## Textauszug
Raphaela Edelbauer – Die echtere Wirklichkeit

Um die Wahrheit ist es nicht bestellt in diesen Tagen. Fake News, alternative Fakten und eine Flut von KI generiertem Müll bedrohen die Wahrheit und machen die Verständigung auf eine gemeinsame Realität immer schwerer. In Raphaela Edelbauers Roman Die echtere Wirklichkeit probt eine Gruppe namens Aletheia den Widerstand dagegen. Wie dieser Kampf aussieht, davon erzählt die österreichische Autorin in ihrem Buch und zielt dabei mitten hinein in unsere Gegenwart.


Wir wollen keine konkreten Reformen vorschlagen, wofür wir andere, mit uns kooperierende Gruppen als zuständig erachten. Wir sind philosophische Revolutionäre, deren sogenannter Terror gewissen Denkbewegungen die Waffe an die Schläfe drückt

Raphaela Edelbauer – Die echtere Wirklichkeit, S. 376

So formuliert es die Vereinigung namens Aletheia in ihrem thesenstarken Manifest, das die in Wien beheimatete Gruppe gemeinsam erarbeitet hat. Mit einer gehörigen Portion Revoluzzer-Nostalgie angefertigt in einer besetzten Wohnung per Matrizendruck sind es 71 Thesen, die für die Gruppe entscheidende Bedeutung besitzen.
Man liest Heidegger, nur ist es diesmal die Musik von Depeche Mode anstelle von Ton, Steine, Scherben, die aus den Lautsprechern dröhnt, während man diskutiert und streitet. Aber nur bei Diskursgewittern soll es nicht bleiben – denn Aletheia ist mehr als ein philosophischer Lesekreis und steht damit in der Tradition des Terrors einer RAF: mithilfe eines Anschlags will mit einem sprichwörtlichen Knall auf die eigenen Thesen hinweisen und die eigene Mission zum Erfolg zu führen.

Terror und Philosophie

Raphaela Edelbauer - Die echtere Wirklichkeit (Cover)

Doch wie kam es so weit, das inmitten Wiens der bewaffnete Aufstand und Terror geprobt wird? Und was will die Gruppe eigentlich? Das erzählt nicht nur das immer wieder aufgegriffene thesenreiche Manifest, das den Leser*innen von Raphaela Edelbauers neuem Roman gleich als Einstieg um die Ohren gehauen wird. Auch die im Rollstuhl sitzende Romy alias Byproxy nimmt uns zurück an die Anfänge, als das mit Aletheia begann – beziehungsweise, als sie zur Gruppe stieß. Denn Byproxy ist der jüngste Neuzugang der Gruppe, die sich aus Paul, Bernward, Brigitte und der Chirurgin konstituiert.

## Auflistung der Datensätze
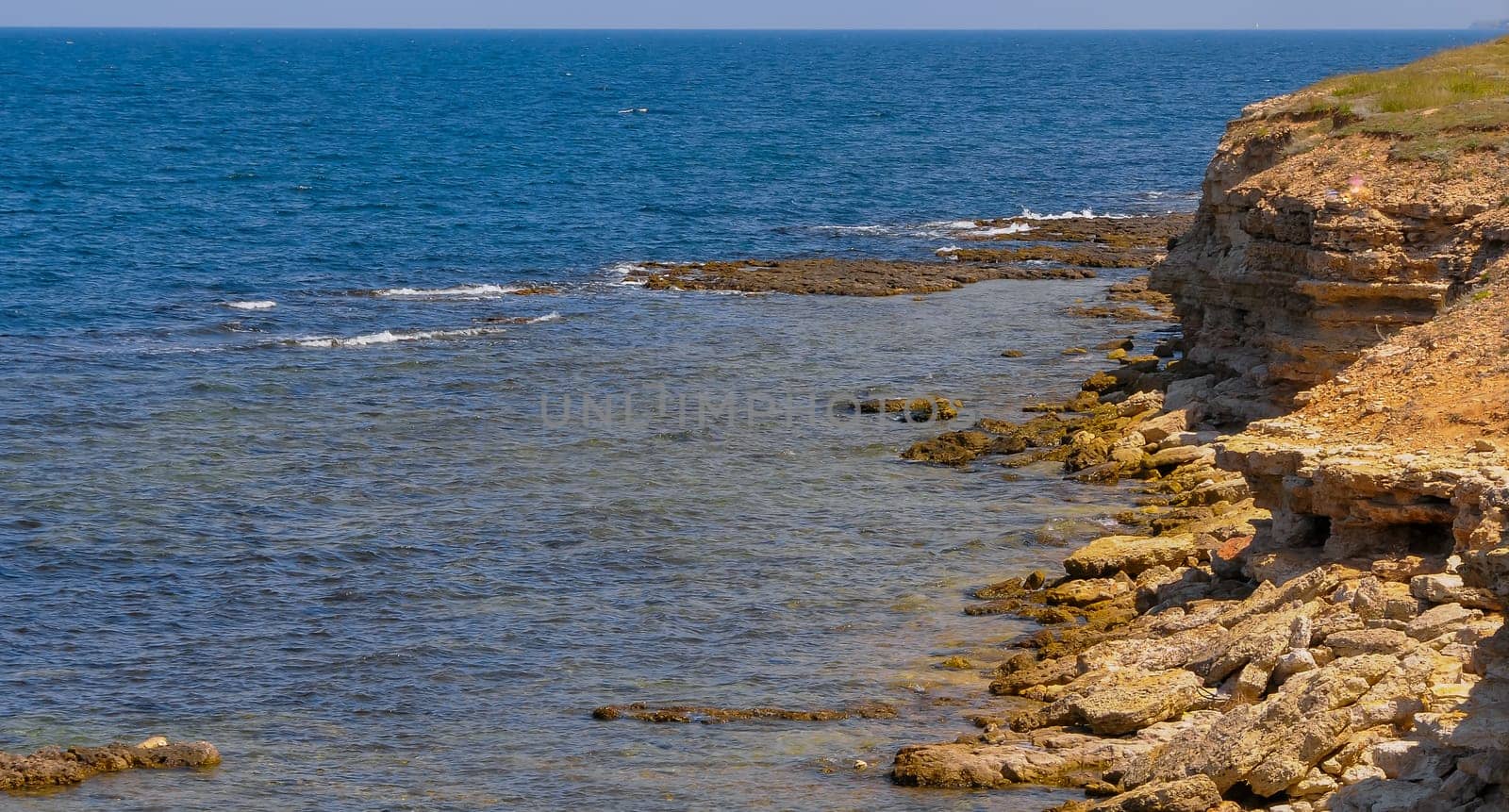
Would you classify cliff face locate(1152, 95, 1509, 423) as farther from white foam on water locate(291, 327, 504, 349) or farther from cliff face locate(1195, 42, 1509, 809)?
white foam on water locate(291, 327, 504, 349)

--

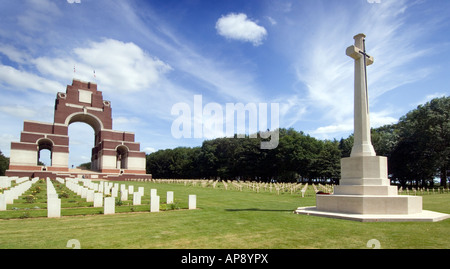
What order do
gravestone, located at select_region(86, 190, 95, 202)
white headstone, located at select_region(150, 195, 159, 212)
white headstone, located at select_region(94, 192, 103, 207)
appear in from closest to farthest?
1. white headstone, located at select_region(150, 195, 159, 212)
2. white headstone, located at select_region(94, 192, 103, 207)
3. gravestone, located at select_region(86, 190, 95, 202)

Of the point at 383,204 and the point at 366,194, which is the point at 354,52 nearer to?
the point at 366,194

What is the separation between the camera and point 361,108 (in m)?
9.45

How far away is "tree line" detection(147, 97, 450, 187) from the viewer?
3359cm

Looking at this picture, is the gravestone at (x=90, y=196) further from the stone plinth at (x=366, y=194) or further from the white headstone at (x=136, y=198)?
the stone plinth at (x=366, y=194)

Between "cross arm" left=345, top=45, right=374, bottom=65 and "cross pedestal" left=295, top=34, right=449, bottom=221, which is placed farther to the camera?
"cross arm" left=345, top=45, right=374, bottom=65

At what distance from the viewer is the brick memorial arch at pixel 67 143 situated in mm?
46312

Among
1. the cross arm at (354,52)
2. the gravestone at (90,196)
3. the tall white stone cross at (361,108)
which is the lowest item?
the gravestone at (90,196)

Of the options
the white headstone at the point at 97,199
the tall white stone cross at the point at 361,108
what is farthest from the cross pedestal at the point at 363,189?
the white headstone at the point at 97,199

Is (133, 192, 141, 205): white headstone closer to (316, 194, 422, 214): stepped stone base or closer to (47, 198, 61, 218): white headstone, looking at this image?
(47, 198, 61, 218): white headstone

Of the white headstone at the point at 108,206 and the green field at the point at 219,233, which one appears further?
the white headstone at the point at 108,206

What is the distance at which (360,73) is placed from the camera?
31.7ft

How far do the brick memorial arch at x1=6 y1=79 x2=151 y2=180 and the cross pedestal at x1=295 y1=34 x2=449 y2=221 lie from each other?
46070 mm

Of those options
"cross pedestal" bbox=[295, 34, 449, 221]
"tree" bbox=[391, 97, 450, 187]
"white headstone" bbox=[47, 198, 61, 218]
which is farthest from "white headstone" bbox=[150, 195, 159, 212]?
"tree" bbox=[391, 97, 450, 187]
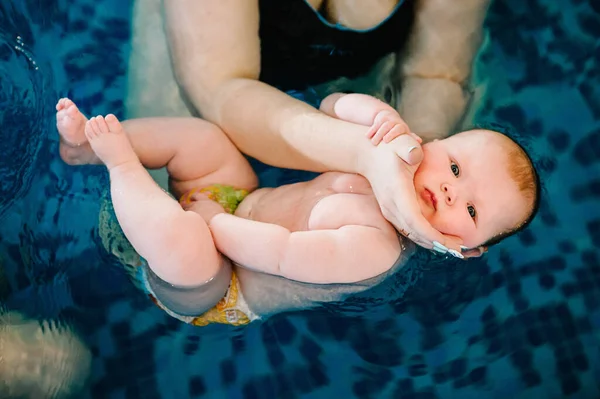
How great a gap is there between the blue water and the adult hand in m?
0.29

## Erforderliche Schritte
[A] Welche Zeilen der Datensätze enthalten die Zeichenfolge „memorial“? Wähle genau diese Zeilen aus und gib sie wieder.
[B] Wie könnte der Text über Raphaela Edelbauers Roman „Die echtere Wirklichkeit“ nach seinem letzten Satz weitergehen? Setze ihn fort.
Der Textauszug und die Datensätze hängen inhaltlich nicht miteinander zusammen.

## Antworten zu Aufgaben
[A]
At what distance from the viewer is the brick memorial arch at pixel 67 143 situated in mm?
How far do the brick memorial arch at x1=6 y1=79 x2=151 y2=180 and the cross pedestal at x1=295 y1=34 x2=449 y2=221 lie from each other?

[B]
Nachdem sie aus ihrer Wohngruppe hinausgeflogen ist, stößt Romy in den kalten Straßen Wiens auf die Spur der Revolutionäre – und findet Anschluss bei denen in einer besetzten Wohnung beheimateten Gruppe. Als Einstieg in die Welt der Wahrheitsverfechter muss sie durch die ganz große Denkschule durchfräsen und die Lektüre von Parmenides, Husserl oder Hegel nebst Hausarbeit erledigen, um bei Aletheia Aufnahme und Anerkennung zu finden.

Mithilfe des philosophischen Rüstzeugs soll die gehbehinderte Byproxy die Gruppe in ihrem großen Kampf unterstützen. Diesen führt die nach der griechischen Göttin für die Wahrheit benannte Gruppe für die Wahrheit. Denn die Wahrheit, sie gerät seit dem Erfolg des Poststrukturalismus zunehmend in Gefahr – und das von höchster Stelle.

Längst schon arbeiten Kräfte auf dem ganzen Kontinent gegen die Wahrheit an. Man erfindet Begriffe wie alternative Fakten und hat gar kein Interesse mehr, sich zu verständigen und eine gemeinsame Verständnisbasis auszumitteln. Die Verbindlichkeit dieser gemeinsamen, verbindenden Wahrheit ist in Gefahr – doch Aletheia will sie verteidigen.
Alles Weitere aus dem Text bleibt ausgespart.